The ability to visualize individual cells in vitro either fixed or live specimens on clear plastic is unmatched. However, to study the same behavior in an in vivo-like, 3-dimensional environment presents some challenges. Etching of a 2D surface or thin coatings provide some benefit over flat plastic, but do not meet the requirements of replicating deep ECM tissue.
Scanning Electron Microscopy
Preparing the scaffold for electron microscopy is straight forward and very similar to protocols for biological sample preparation. The key factor for 3D samples is maintaining the structural shape of the scaffold and the cells by fixation and gradual dehydration using increasing concentrations of ethanol incubation. Refer to the protocol for detailed steps.

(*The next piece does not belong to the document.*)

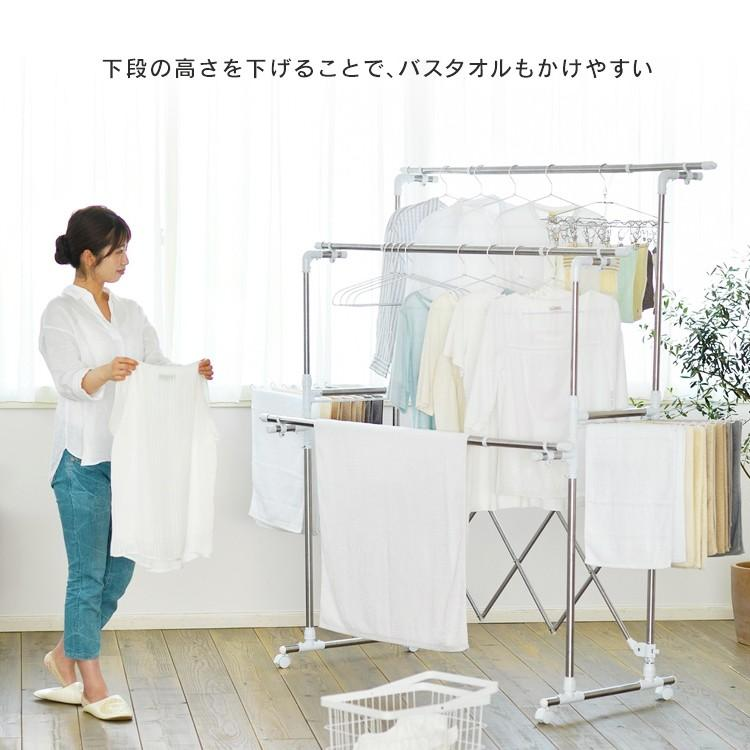 室内物干し 物干しスタンド 洗濯物干し 物干し台 物干 室内 折りたたみ アイリスオーヤマ KTM-2018R|takuhaibin|10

Phase contrast microscopy, while the standard for viewing live cells in 2D growth, typically is not appropriate for 3D growth due to the non-flat shape of the cells in the matrix. Additionally, the fibers which create the matrix often clouds the outline of the cells. However, XanoMatrix scaffolds have been designed with a thickness that allows for routine optical inverted fluorescence microscopy. To view under live fluorescence, the cells must either produce GFP or RFP or be vital dyed with CellTracker (Invitrogen) or a similar cell tracking product.
While high resolution imaging under optical microscopy is not ideal for 3D tissue culture given the z-axis growth component, viewing cell populations or colonies combined with a non-destructive cell metabolism assay such as AlamarBlue or MTT will give the researcher a high amount of qualitative data without sacrificing the cells for analysis.